In 2011, Reel Solar, a stealthy thin film startup, raised $15 million from Mayfield Fund, CalCEF, CMEA Capital, and Pangaea Ventures.

Today, the firm raised another $4 million, according to a regulatory form spotted by Lindsay Riddell at the San Francisco Business Times. Riddell notes that Reel Solar's board of directors includes former CEO of California utility PG&E Peter Darbee.

The firm is in stealth mode and the CEO, Ed Grady, has not responded to inquiries from GTM. Grady has been Chairman at Evergreen Solar and Molecular Imprints, according to his LinkedIn profile.

The startup is working in the cadmium telluride (CdTe) materials system -- the same materials used by thin film leader, First Solar, as well as General Electric and now-defunct DOE loan recipient Abound Solar.

When it comes to volume shipments of thin film solar -- there's First Solar with its cadmium telluride product, and to a lesser extent Solar Frontier with its CIGS materials. After those two players, it's difficult to pick any other likely contenders although the field still remains broad with MiaSolé (now Hanergy), Calyxo, NuvoSun (now Dow), Solibro (now Hanergy), Stion, SoloPower, Nanosolar, Encore, and a number of other aspirants.

PrimeStar Solar was acquired by GE in April 2011. PrimeStar/GE uses (as did Abound) a close space sublimation (CSS) process for CdTe manufacturing, while First Solar uses a vapor transport deposition (VTD) process. General Electric had announced plans to go into production in Colorado with 13 percent panels, and then backed off those plans in July 2012. 

According to sources close to the company, Reel Solar is working in CdTe and using what is known as the BP process. There was an attempt by Reel to identify First Solar's production weaknesses and attack the weakest point, according to our sources. Many of the folks on Reel Solar's technical team have come from Intermolecular, the combinatorial research firm that went public last year. Intermolecular is currently working with First Solar.

The BP process uses an electrodeposition technology "inherited from Monosolar." BP dropped the CdTe technology a decade ago and has since completely retreated from the solar business.  

Efficiency and cost are what counts in solar panels. First Solar's average production module efficiency was 12.9 percent in the fourth quarter of 2012, while its "lead line" was producing modules with 13.1 percent efficiency during the fourth quarter at a cost of below $0.70 per watt. Silicon solar panels have efficiencies in the mid- to high-teens while efficiency leader SunPower ships c-Si modules with greater than 20 percent efficiency. Leading Chinese solar module manufacturer cost is below $0.60 per watt.

First Solar's CTO Raffi Garabedian told GTM, "CdTe already provides the best combination of manufacturability and performance, making it the most cost-effective technology for utility-grade PV. Further efficiency improvements at the manufacturing scale will solidify this position."

If Reel Solar or our sources start to share more information -- you'll be the first to know.

> [GOAL OF THE EXERCISE]: In the Reel Solar article, which deposition process does First Solar use for CdTe manufacturing?

> [ENTRIES SHOWN]:
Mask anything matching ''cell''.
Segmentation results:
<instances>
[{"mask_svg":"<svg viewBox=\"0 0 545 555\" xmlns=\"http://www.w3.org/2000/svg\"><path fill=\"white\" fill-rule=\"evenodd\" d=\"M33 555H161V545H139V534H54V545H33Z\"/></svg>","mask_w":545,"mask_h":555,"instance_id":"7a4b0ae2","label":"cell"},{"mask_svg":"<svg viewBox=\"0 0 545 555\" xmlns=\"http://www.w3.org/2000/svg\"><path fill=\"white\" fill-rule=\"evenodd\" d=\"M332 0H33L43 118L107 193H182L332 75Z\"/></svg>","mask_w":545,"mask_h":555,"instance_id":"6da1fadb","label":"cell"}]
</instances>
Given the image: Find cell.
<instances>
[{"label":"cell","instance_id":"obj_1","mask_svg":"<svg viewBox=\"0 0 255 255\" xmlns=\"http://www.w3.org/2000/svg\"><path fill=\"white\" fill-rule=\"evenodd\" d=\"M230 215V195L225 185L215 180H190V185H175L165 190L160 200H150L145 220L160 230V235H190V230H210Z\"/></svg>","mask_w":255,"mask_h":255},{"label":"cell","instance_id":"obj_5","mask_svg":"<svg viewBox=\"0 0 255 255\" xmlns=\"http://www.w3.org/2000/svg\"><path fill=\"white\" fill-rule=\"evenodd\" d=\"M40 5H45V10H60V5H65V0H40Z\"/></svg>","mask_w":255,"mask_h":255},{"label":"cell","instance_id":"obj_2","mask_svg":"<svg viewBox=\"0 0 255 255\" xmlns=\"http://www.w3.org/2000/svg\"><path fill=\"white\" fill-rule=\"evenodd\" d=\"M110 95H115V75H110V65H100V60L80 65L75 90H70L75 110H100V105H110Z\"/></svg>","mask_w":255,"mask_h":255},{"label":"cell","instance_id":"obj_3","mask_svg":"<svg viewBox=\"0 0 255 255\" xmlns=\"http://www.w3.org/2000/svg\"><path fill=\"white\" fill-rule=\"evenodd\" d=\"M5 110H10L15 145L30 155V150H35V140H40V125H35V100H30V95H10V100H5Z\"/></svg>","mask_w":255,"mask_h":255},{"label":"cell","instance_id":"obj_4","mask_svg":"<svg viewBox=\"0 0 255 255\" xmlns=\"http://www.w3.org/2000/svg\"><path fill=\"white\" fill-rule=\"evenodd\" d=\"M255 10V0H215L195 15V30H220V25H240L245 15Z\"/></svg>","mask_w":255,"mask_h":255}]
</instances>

> [SOLUTION TO THIS PROBLEM]: A vapor transport deposition (VTD) process.